The loan scheme for small and medium-sized businesses was announced as part of a major Brexit-proofing spending package in Irish Finance Minister Paschal Donohoe's 2018 budget.
The heavy reliance of Irish businesses on trade with Britain has spurred fears they could face difficulties when the UK leaves the EU in March 2019. The possible reinstatement of a hard border between the two countries has also caused concerns.
"As the impact of Brexit unfolds over the coming years, it is clear that there are likely to be permanent changes in our trade patterns," Donohoe said.
"Small and medium businesses will need to innovate and increasingly look to new European and international markets other than the UK," he added.
The proposal -- dubbed a "Brexit Loan Scheme" -- will offer competitive interest rates of around four percent on loans to businesses with up to 499 employees.
The initiative will receive funding from the Irish government as well as the European Investment Bank Group, the European Commission and the Strategic Banking Corporation of Ireland.
Donohoe also promised that an extra 25 million euros in loans would be set aside for farmers and food processors, noting Irish food businesses are uniquely exposed to the British market.
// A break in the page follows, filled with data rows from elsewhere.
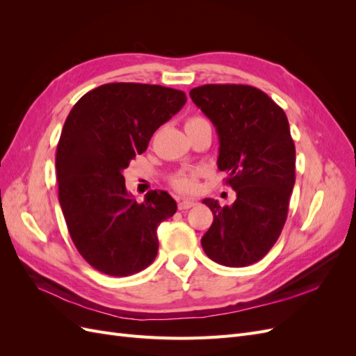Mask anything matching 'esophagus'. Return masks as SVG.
<instances>
[{
    "label": "esophagus",
    "instance_id": "1",
    "mask_svg": "<svg viewBox=\"0 0 356 356\" xmlns=\"http://www.w3.org/2000/svg\"><path fill=\"white\" fill-rule=\"evenodd\" d=\"M195 204H196L195 200H188V199L181 200V202L178 203V209H179V211H186V209H190V208L195 207Z\"/></svg>",
    "mask_w": 356,
    "mask_h": 356
}]
</instances>
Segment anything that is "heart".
I'll list each match as a JSON object with an SVG mask.
<instances>
[{
  "mask_svg": "<svg viewBox=\"0 0 356 356\" xmlns=\"http://www.w3.org/2000/svg\"><path fill=\"white\" fill-rule=\"evenodd\" d=\"M203 123H208V122L204 120L202 115H191L187 118L186 129L195 127V126H199ZM197 178H199L197 170H182L170 178V184L178 191L191 193V191H196V188H197Z\"/></svg>",
  "mask_w": 356,
  "mask_h": 356,
  "instance_id": "heart-1",
  "label": "heart"
}]
</instances>
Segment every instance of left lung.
Returning <instances> with one entry per match:
<instances>
[{"mask_svg": "<svg viewBox=\"0 0 356 356\" xmlns=\"http://www.w3.org/2000/svg\"><path fill=\"white\" fill-rule=\"evenodd\" d=\"M190 96L217 129L218 168L236 191L232 207L203 200L213 221L202 248L222 266L254 264L281 236L296 182V145L286 114L246 84H203Z\"/></svg>", "mask_w": 356, "mask_h": 356, "instance_id": "1", "label": "left lung"}]
</instances>
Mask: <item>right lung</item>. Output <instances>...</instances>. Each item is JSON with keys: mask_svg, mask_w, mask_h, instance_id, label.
Listing matches in <instances>:
<instances>
[{"mask_svg": "<svg viewBox=\"0 0 356 356\" xmlns=\"http://www.w3.org/2000/svg\"><path fill=\"white\" fill-rule=\"evenodd\" d=\"M186 101L163 86L108 83L81 96L67 117L56 149L59 203L75 248L101 273L131 276L154 261L157 227L177 202L152 190L138 203L123 172Z\"/></svg>", "mask_w": 356, "mask_h": 356, "instance_id": "obj_1", "label": "right lung"}]
</instances>
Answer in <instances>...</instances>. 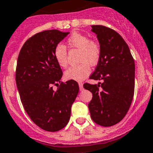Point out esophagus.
<instances>
[{
  "label": "esophagus",
  "mask_w": 153,
  "mask_h": 153,
  "mask_svg": "<svg viewBox=\"0 0 153 153\" xmlns=\"http://www.w3.org/2000/svg\"><path fill=\"white\" fill-rule=\"evenodd\" d=\"M79 90H80V91H82V90H83V84H82V82H79Z\"/></svg>",
  "instance_id": "1"
}]
</instances>
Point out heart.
<instances>
[{
	"label": "heart",
	"instance_id": "b5f03b06",
	"mask_svg": "<svg viewBox=\"0 0 153 153\" xmlns=\"http://www.w3.org/2000/svg\"><path fill=\"white\" fill-rule=\"evenodd\" d=\"M68 44L71 48L80 50L79 61L81 64L71 67L65 72V78L68 80L82 81L91 72L90 65H95L101 57L100 43L94 40H89L88 36L74 32L68 37ZM54 57L62 68L68 66V52L64 45L58 44L54 49Z\"/></svg>",
	"mask_w": 153,
	"mask_h": 153
}]
</instances>
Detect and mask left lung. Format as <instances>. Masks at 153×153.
<instances>
[{"instance_id": "obj_1", "label": "left lung", "mask_w": 153, "mask_h": 153, "mask_svg": "<svg viewBox=\"0 0 153 153\" xmlns=\"http://www.w3.org/2000/svg\"><path fill=\"white\" fill-rule=\"evenodd\" d=\"M101 48V57L90 79L101 84L85 83L92 93L88 104L93 121L104 127L114 126L126 116L134 92V61L128 46L116 31L103 25H91ZM101 88H100V87Z\"/></svg>"}]
</instances>
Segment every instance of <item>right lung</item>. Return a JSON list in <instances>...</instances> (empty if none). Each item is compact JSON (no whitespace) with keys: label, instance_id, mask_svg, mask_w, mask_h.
Masks as SVG:
<instances>
[{"label":"right lung","instance_id":"1","mask_svg":"<svg viewBox=\"0 0 153 153\" xmlns=\"http://www.w3.org/2000/svg\"><path fill=\"white\" fill-rule=\"evenodd\" d=\"M68 34L47 30L34 34L24 43L17 60L16 82L22 104L32 121L47 131L67 126L79 92L75 80L61 82L63 74L54 57L55 47ZM59 85L54 91L52 86Z\"/></svg>","mask_w":153,"mask_h":153}]
</instances>
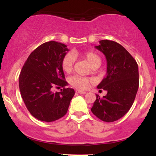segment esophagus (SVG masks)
Masks as SVG:
<instances>
[{"instance_id": "1", "label": "esophagus", "mask_w": 156, "mask_h": 156, "mask_svg": "<svg viewBox=\"0 0 156 156\" xmlns=\"http://www.w3.org/2000/svg\"><path fill=\"white\" fill-rule=\"evenodd\" d=\"M76 92L78 93V94H86L85 92H83V91H80V90H76Z\"/></svg>"}]
</instances>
Deputy head of government Frances Fitzgerald said the measures would "help Irish exporters to grow their international sales and diversify their markets."
The British Irish Chamber of Commerce welcomed the announcements, which it said would provide "much needed support" to small and medium-sized businesses, which employ over 69 percent of the workforce.
Ireland has also announced the opening of new diplomatic representations in Chile, Colombia, Jordan, Vancouver and Mumbai, which Minister for Foreign Affairs Simon Coveney called "important first steps in expanding our global footprint."
However, he added that he wanted Ireland "to go further and to look at expanding our diplomatic and economic footprint across a European Union which will remain, by far, the most important market for Irish goods."
Strong economic growth earned Ireland the nickname of Celtic Tiger during the 1990s, but had to be bailed out after the 2008 financial crisis. The country has only returned to economic growth in the last few years.
The government said the budget was aimed at "balancing the books" while ensuring that the Irish economy, predicted to grow 4.3 percent in 2017, is strong enough to withstand any potential impact from Brexit.